Well, I suppose everybody figured I'd jump in.
In a nutshell, after some research, personally, my opinion is that the online claims of Idebenone appear to be much exaggerated.
Apparently, there are two compositions of idebenone - oxidized and reduced idebenone. From what I can ascertain from a cursory review, the oxidized form does little to nothing beneficial.
The reduced idebenone does show some affect on the hypocampus part of the brain (which correlates with long term memory), but clinical tests for use of it in Alzheimers, from what I can tell, showed no benefit.
As far as any effect on myelin? I didn't find a thing that showed any correlation with that.
As a matter of fact, there were a couple of research studies that shed a little "doubt" on the long-term safety of idebenone, precisely due to its strength.
Exp Biol Med (Maywood). 2003 May;228(5):506-13. Related Articles, Links
Mitochondrial production of oxygen radical species and the role of Coenzyme Q as an antioxidant.
Genova ML, Pich MM, Biondi A, Bernacchia A, Falasca A, Bovina C, Formiggini G, Parenti Castelli G, Lenaz G.
Dipartimento di Biochimica "G Moruzzi", University of Bologna, 40126 Bologna, Italy.
The mitochondrial respiratory chain is a powerful source of reactive oxygen species (ROS), which is considered as the pathogenic agent of many diseases and of aging. We have investigated the role of complex I in superoxide radical production and found by the combined use of specific inhibitors of complex I that the one-electron donor to oxygen in the complex is a redox center located prior to the sites where three different types of Coenzyme Q (CoQ) competitors bind, to be identified with an Fe-S cluster, most probably N2, or possibly an ubisemiquinone intermediate insensitive to all the above inhibitors. Short-chain Coenzyme Q analogs enhance superoxide formation, presumably by mediating electron transfer from N2 to oxygen. The clinically used CoQ analog, idebenone, is particularly effective, raising doubts on its safety as a drug. Cells counteract oxidative stress by antioxidants. CoQ is the only lipophilic antioxidant to be biosynthesized. Exogenous CoQ, however, protects cells from oxidative stress by conversion into its reduced antioxidant form by cellular reductases. The plasma membrane oxidoreductase and DT-diaphorase are two such systems, likewise, they are overexpressed under oxidative stress conditions.
PMID: 12709577 [PubMed - indexed for MEDLINE]
Apparently, regular CoQ10 is synthesized differently, also. To tell you my opinion, (which is STRICTLY my opinion and nothing else), I'd personally just stick with CoQ10 myself. OVERALL, it appears to provide the same and even perhaps better benefits, with less risk. They both assist with the mitochondrial respiratory chain (biological energy), which is a good thing in general, but is it specific
for MS treatment? I'd say no, but I believe it probably helps some (as you mentioned that you have noticed).

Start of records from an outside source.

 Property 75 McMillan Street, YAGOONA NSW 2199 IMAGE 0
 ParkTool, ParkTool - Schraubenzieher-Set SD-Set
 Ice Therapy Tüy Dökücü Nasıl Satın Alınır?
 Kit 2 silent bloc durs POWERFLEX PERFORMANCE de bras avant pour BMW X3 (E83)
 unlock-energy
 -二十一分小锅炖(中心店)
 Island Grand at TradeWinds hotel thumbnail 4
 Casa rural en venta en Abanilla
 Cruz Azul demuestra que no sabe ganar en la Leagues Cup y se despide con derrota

Ok...that's my two cents. For what it's worth.
(Oh....and I take CoQ10, also.)
I hope others will weigh in here, also, though!
Best to you!
EDIT: You know, since it appears this is basically an anti-oxidant agent anyway, and there is a little "controversy" about it, perhaps you might consider adding additional different types of anti-oxidants along with CoQ10 to his regimen? Sarah!! Where are you? Sarah's good at this stuff.
SECOND EDIT: Maybe Felly might consider tossing in his/her thoughts???